President Barack Obama has made data security a priority in recent weeks.
Speaking at the Federal Trade Commission (FTC) in January, the President announced three pieces of legislation: the Student Digital Privacy Act (which would prohibit the sale of sensitive student data for non-education purposes), the codification of the Consumer Privacy Bill of Rights issued by the White House in 2012, and the Personal Data Notification & Protection Act.
Implicating businesses across the country, the Data Notification Act would establish nationwide, uniform data breach notification rules that would preempt the existing collection of 47 different state laws. Criminal penalties for hackers would also be strengthened and companies would be required to notify consumers of a breach within 30 days.

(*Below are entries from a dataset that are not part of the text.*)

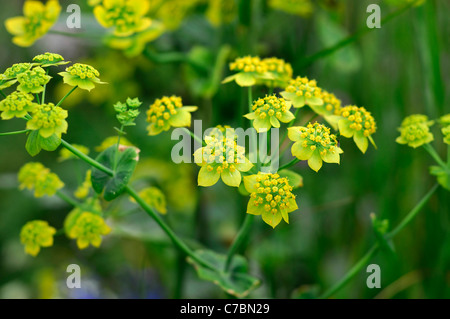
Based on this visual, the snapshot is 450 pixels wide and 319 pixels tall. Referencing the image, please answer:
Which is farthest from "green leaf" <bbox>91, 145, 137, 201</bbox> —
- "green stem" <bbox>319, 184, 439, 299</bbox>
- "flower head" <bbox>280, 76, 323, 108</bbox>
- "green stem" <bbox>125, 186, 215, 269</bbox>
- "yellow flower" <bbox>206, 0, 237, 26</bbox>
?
"yellow flower" <bbox>206, 0, 237, 26</bbox>

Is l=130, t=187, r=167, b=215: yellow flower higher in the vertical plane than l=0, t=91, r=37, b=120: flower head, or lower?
lower

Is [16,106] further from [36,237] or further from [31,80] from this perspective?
[36,237]

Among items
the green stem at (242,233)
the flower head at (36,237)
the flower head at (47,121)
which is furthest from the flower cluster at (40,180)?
the green stem at (242,233)

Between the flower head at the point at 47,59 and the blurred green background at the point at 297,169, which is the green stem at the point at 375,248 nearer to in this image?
the blurred green background at the point at 297,169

Broader than prior proposals of federal data breach notification bills, the Act defines “sensitive personally identifiable information” to include a range of data, like an individual’s first and last name or initial and last name in combination with two other items like a home address or telephone number, birthdate, or mother’s maiden name, a Social Security number by itself, and a user name or e-mail address in combination with a password or security question answer that would permit access to an online account.
The notice provisions allow companies to inform consumers of a breach by mail, telephone, and e-mail, under certain conditions. When more than 5,000 individuals are affected in a single state, media notice is required; if more than 5,000 total individuals (regardless of residence) are impacted, the company must also notify credit reporting agencies and the federal government.
Although the bill designates the FTC as the primary enforcement agency, with the authority to promulgate rules pursuant to the law, the measure also requires the agency to coordinate with the Consumer Financial Protection Bureau (CFPB) where a data breach relates to “financial information or information associated with the provision of financial products or services.”
Some exemptions are included in the proposed bill. A business that does not access, store, or use covered data for more than 10,000 individuals during a 12-month period is exempt from the individual notice requirements. Safe harbor is also provided for companies that conduct a “risk assessment” that determines the data breach did not result in – and will not result in – harm to affected individuals. The business must notify the FTC of its “risk assessment” results and affirmatively indicate its intent to invoke the safe harbor.
A few days after he presented the proposal, President Obama reiterated his intent to pass data security measures in his State of the Union address, sending a message that he is focused on cybersecurity and privacy in the coming legislative session. Recent high-profile cyberattacks and data breaches (think Sony and Target) have also led to support from lawmakers and consumers, giving the bill momentum, but the question of its passage remains uncertain.